Cranberry Almond Overnight Oats Recipe

Cranberry Almond Overnight Oats has a high-calorie, very high-carb, average-fat and high-protein content.

The food contains 72.8g of carbs. The carbohydrate profile of the the food reveals it is average in complex carbs and very high in Simple carbs. Carbs are our primary source of energy but its source should be chosen with utmost care. Complex carbs are a more desirable addition to your diet, where as simple carbs should be consumed in moderation as it is very easily broken down, assimilated and absorbed in the body.

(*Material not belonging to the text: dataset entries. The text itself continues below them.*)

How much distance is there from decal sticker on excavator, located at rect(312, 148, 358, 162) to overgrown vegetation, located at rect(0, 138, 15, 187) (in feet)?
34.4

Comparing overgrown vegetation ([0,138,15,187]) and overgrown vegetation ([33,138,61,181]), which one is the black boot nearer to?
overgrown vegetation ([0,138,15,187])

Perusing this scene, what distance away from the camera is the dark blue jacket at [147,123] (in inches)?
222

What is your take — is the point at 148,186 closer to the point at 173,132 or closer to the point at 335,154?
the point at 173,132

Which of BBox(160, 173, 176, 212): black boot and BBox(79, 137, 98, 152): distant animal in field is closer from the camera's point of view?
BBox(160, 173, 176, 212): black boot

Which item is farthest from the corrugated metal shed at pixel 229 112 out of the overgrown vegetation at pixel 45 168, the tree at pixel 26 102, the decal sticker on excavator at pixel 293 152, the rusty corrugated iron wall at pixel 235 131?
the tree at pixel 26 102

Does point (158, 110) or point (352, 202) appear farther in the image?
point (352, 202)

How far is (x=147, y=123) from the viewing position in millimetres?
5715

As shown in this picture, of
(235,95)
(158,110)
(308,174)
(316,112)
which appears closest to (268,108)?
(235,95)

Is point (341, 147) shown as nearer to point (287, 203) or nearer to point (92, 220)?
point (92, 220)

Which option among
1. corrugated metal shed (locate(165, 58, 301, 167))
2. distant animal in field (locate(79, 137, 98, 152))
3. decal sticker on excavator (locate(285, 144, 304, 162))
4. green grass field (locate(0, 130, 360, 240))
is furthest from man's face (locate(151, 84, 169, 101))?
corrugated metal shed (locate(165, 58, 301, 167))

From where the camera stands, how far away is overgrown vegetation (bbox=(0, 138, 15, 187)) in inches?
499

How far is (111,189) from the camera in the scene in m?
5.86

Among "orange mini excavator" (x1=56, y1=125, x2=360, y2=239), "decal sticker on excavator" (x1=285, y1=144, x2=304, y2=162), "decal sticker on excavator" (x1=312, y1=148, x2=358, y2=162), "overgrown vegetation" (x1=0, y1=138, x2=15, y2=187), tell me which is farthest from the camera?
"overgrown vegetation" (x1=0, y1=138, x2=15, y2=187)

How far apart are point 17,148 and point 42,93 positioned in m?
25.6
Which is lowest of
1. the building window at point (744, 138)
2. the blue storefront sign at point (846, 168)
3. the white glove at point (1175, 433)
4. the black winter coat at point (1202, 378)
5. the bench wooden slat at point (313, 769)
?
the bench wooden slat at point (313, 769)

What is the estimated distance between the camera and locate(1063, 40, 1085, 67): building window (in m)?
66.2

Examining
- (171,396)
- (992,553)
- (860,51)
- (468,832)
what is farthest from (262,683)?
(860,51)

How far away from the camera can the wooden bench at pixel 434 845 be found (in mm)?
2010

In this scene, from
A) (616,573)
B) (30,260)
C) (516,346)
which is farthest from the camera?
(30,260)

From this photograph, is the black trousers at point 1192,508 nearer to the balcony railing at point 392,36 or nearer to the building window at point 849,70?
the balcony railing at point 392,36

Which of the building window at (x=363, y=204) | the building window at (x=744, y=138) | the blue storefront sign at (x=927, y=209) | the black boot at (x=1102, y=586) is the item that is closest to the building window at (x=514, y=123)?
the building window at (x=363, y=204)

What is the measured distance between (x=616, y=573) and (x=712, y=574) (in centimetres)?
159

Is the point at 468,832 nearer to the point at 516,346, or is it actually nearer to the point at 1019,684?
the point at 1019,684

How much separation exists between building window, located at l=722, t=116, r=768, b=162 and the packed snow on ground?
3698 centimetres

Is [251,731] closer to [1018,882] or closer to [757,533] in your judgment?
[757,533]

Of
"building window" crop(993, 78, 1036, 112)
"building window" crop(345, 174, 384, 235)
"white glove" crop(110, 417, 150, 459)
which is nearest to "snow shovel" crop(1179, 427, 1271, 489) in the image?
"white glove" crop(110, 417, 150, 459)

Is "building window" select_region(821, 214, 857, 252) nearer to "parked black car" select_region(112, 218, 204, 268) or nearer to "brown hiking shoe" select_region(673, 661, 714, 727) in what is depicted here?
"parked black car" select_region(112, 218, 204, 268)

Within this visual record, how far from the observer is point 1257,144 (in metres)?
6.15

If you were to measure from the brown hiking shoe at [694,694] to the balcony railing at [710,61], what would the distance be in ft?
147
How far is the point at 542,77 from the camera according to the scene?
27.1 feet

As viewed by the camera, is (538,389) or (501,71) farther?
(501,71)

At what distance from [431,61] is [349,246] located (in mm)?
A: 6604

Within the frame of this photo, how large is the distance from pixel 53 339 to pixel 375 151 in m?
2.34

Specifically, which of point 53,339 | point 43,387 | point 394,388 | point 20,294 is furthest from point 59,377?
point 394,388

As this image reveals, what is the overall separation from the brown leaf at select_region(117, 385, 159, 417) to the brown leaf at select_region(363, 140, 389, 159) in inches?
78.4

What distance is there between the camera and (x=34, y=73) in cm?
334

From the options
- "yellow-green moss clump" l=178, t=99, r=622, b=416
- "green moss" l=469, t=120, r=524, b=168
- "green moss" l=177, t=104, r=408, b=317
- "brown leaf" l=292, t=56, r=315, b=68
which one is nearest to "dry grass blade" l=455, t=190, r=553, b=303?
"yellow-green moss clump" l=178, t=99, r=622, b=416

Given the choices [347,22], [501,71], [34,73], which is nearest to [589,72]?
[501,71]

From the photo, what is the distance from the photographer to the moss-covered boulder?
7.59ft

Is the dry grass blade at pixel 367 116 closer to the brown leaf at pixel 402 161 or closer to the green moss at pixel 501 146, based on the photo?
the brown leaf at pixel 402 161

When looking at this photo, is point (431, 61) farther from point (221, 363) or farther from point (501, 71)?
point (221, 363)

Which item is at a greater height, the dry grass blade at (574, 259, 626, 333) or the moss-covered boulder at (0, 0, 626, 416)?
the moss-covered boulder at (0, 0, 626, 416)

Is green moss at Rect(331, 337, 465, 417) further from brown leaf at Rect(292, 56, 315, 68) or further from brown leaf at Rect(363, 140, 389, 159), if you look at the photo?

Its sugar content is among the bottom 20 percentile. This is for people watching their sugar intake. With 11.2 gms of protein, it is high in protein content, which is an important macronutrient that helps with tissue repair, provides energy and improves immunity.

Because of its average fat content, it could be suitable option, especially if you're watching your fat intake for health reasons. It's average MUFA and average PUFA. In terms of Polyunsaturated Fat content it is ranked in the bottom 20% of all food items. It is also ranked in the bottom 20 percentile in terms of its Monounsaturated Fat content, which are considered among "good fats".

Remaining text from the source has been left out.